Items listed in a dataset
.....

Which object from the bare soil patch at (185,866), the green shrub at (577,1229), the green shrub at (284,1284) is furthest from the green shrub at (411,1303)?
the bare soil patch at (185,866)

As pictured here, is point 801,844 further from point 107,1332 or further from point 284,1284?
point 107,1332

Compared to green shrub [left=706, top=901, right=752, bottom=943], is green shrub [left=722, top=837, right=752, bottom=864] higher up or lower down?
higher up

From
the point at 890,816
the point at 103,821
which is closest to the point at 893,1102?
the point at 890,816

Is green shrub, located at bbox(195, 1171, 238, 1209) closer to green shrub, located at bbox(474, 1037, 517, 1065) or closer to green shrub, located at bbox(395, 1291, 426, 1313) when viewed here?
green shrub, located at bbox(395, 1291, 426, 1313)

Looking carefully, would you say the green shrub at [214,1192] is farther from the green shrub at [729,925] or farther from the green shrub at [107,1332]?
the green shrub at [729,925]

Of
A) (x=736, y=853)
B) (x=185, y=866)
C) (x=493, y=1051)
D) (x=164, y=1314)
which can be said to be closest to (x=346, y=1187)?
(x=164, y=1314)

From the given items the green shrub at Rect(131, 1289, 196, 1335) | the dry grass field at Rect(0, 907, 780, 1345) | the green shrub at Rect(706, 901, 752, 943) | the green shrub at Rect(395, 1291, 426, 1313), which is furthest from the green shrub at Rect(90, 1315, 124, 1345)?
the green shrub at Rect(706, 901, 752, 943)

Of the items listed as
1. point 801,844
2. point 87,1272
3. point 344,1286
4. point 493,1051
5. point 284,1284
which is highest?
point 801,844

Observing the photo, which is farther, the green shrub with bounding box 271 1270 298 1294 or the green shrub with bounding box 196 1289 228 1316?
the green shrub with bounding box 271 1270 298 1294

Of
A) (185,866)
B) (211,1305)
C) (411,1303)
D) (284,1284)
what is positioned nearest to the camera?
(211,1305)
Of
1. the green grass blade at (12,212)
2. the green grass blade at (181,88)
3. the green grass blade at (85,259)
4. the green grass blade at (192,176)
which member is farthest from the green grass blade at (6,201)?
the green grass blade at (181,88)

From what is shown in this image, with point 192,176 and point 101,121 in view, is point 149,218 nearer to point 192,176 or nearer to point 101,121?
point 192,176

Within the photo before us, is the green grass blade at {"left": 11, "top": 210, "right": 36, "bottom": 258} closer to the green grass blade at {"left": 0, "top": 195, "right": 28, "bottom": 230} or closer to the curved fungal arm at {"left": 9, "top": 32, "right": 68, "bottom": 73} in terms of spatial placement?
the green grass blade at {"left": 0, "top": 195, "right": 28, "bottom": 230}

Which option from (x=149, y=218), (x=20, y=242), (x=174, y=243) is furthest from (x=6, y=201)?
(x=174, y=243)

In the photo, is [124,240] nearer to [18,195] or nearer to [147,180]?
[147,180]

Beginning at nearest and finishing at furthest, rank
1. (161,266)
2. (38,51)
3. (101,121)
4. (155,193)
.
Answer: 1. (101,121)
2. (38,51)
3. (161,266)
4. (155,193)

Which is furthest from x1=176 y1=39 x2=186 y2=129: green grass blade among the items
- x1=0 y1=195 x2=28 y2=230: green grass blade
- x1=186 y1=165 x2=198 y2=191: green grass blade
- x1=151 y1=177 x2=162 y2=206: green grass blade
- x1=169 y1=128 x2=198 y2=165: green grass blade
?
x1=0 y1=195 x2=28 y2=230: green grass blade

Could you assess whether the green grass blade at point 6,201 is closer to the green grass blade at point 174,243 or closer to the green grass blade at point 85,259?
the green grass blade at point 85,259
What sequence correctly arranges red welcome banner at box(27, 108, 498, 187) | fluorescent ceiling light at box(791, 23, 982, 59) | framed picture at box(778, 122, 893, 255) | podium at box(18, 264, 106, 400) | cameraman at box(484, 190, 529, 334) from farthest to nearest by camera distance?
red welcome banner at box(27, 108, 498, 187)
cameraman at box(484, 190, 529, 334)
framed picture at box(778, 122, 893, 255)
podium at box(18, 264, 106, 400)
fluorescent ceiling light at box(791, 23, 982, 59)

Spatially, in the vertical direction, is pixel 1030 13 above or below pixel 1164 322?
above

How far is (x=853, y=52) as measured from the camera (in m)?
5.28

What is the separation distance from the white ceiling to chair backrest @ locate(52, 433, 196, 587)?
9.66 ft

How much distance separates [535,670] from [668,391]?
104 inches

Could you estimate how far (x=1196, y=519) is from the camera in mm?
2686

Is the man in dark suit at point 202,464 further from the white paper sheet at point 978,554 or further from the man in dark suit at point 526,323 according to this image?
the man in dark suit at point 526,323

.....

Output everything from the line containing "Is the man in" down to the end of the items, inclusive, as a Markdown table with the columns Row and Text. Number each line in Row, put the line itself in Text, and leave out any blank lines.

| Row | Text |
|---|---|
| 1 | Is the man in dark suit at point 202,464 further from the white paper sheet at point 978,554 or further from the man in dark suit at point 526,323 according to this image? |
| 2 | the man in dark suit at point 526,323 |